Well for two months we share your hot humid summers and yes, it takes forever for them to dry and they can become moldy--best dried in the sun, but if they do smell a bit just soak in a tiny bit of bleech in water or just tossing in the washer should do it. These cloths last me for years and are the very best for wiping down my cupboards and appliances followed by a linen towel for complete shine. I love making these mostly for practicing different stitches and include them in gifts to friends, like wrapping around a bottle of hand soap or lotion--lavender, my fav.


----------



## GinaO (Oct 27, 2016)

I'm in the UK! I was given a couple of dishcloths by a friend, who was brought up in a family who made them. I started to make them myself, and I love using them. I think they are better than the ones that you can buy! They last a long time too. Having said that, I made them for my daughter and some of her friends when they got married and they were very surprised! I also gave several to my sister in law... but to be honest people I've given them to just aren't that enthused with them. Unless you use them, see the difference!... you never will know how brill they are! Also some hospitals here are using 4 by 4 cotton squares for the babies in special care baby units.. they swop the squares between mom and baby, it apparently helps promote breast milk and the smells help comfort and bond them .... I use the softer smaller cloths to wipe my dogs eyes too, they are great for that...


----------



## NJG (Dec 2, 2011)

I use them all the time in the kitchen for doing dishes and wiping counters during clean up. What I love the most are the little scrubbies I make, about 4 inches square using 1 strand of cotton yarn and a strip of nylon net about 3 to 4 inches wide knitted together. My family and friends love them and are now asking for me to make more so they can give them as gifts and now those people are asking for more also. I use them for doing regular dishes as I think the small size works well for use by my arthritic hands. If food has had a chance to dry on a plate a little extra scrubbing power is a good thing. I have crocheted them too but prefer the knitted ones.


----------



## NJG (Dec 2, 2011)

charlieandrus said:


> I refuse to spend time making something that will eventually get as grungy as a dishcloth. I use mine as a face cloth instead and they last for a long time. I've been using Dishie yarn from Knit Picks and it DOES fade in the wash, which I don't like.

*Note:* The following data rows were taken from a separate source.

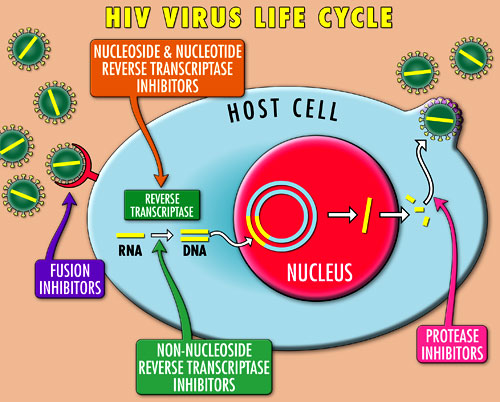 HIV PHARMACOLOGY EBOOK DOWNLOAD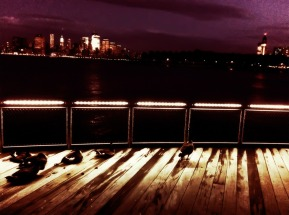 Even the ducks come out to enjoy the view iphoneography #photography NYC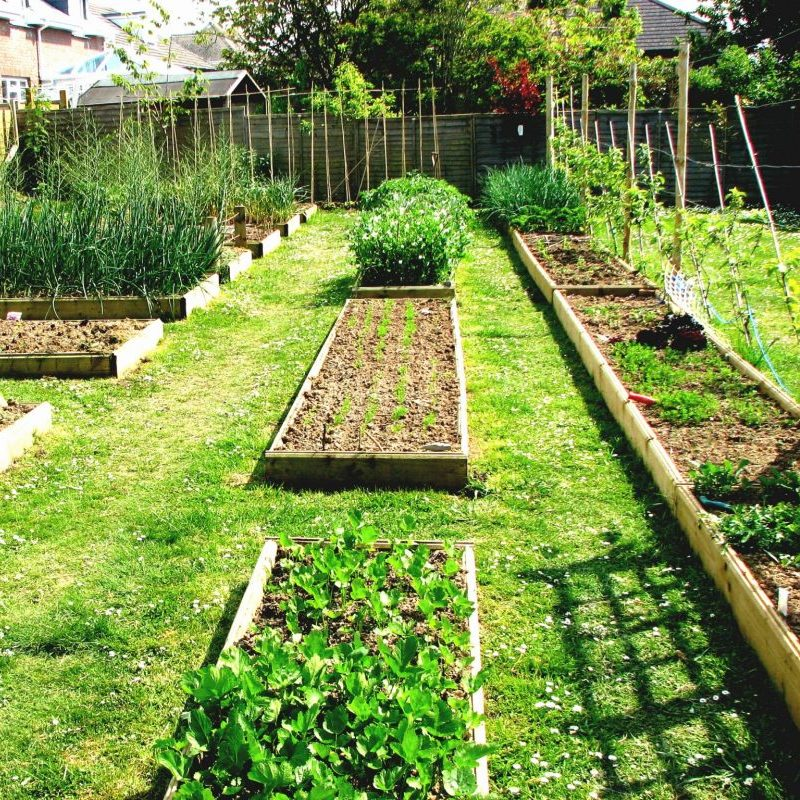 How to Start Vegetable Garden: The Perfect Spot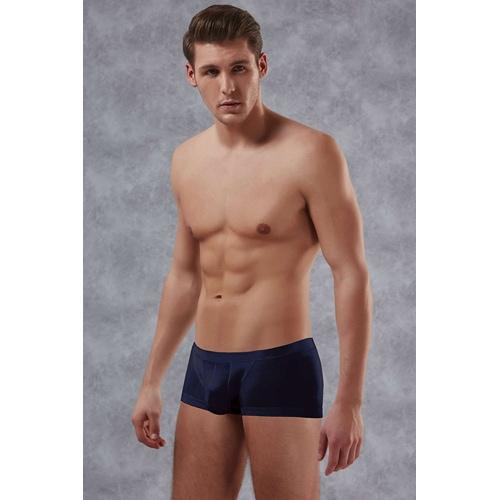 Adonis Boxer - blau
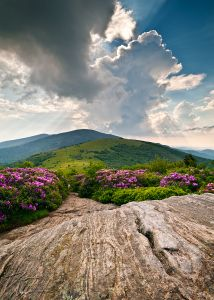 Roan Mountain Rays- Jane Bald Landscape by Dave Allen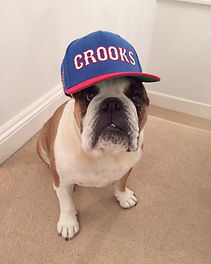 Well trained Dog with a baseball cap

Try soaking them in white vinegar and water before using them. I think it helps with the fading. Also any time I buy new clothes I throw it in the washing machine and poor in some vinegar to prevent fading. I had an old red shirt that faded every time I washed it and it had been washed many many times. I finally did the vinegar treatment on it and it stopped fading.


----------



## NJG (Dec 2, 2011)

Fiona3 said:


> Goodness, in my house that is all that is used.
> 
> I usually give a dozen or so to every family, even to some friends and neighbors at Christmas. I have even made bibs for all the babies in the family. My grandkids love then because after a meal they can clean both baby and the high chair.
> 
> ...


I agree, my family gets them every year for Christmas along with other gifts. My son-in-law cooks every year for Mothers day so I take along dishcloths for his Mother and my daughter. I have to be knitting when I sit down to watch TV in the evening so if I don't have another project I do another dishcloth or washcloth for my grandchildren. They love them too.


----------



## Becca (Jan 26, 2011)

I make the cloths larger to separate fry pans and glass baking dishes. With heavier weight cotton I make coasters and hot pads to either pick up pots and pans from the stove or put a pot on the pad. Lots of things you can do with them without washing your dishes, the sink, the counter or your face.


----------



## Maddie1936 (Mar 31, 2016)

They are for everything and anything. I've also discovered that if rinsed out in really cold water they don't sour as quickly should you want to air dry for use later. This works especially if you don't happen to have a lot of them to enable using a fresh one every time. Soaking in vinegar and water prior to use does help with fading. 

I have not read all of the comments above so don't know if color coding has been mentioned or not. Suggest a different color for each room or use. i.e. white for dishes, yellow for bathrooms, pink for face cloths, etc.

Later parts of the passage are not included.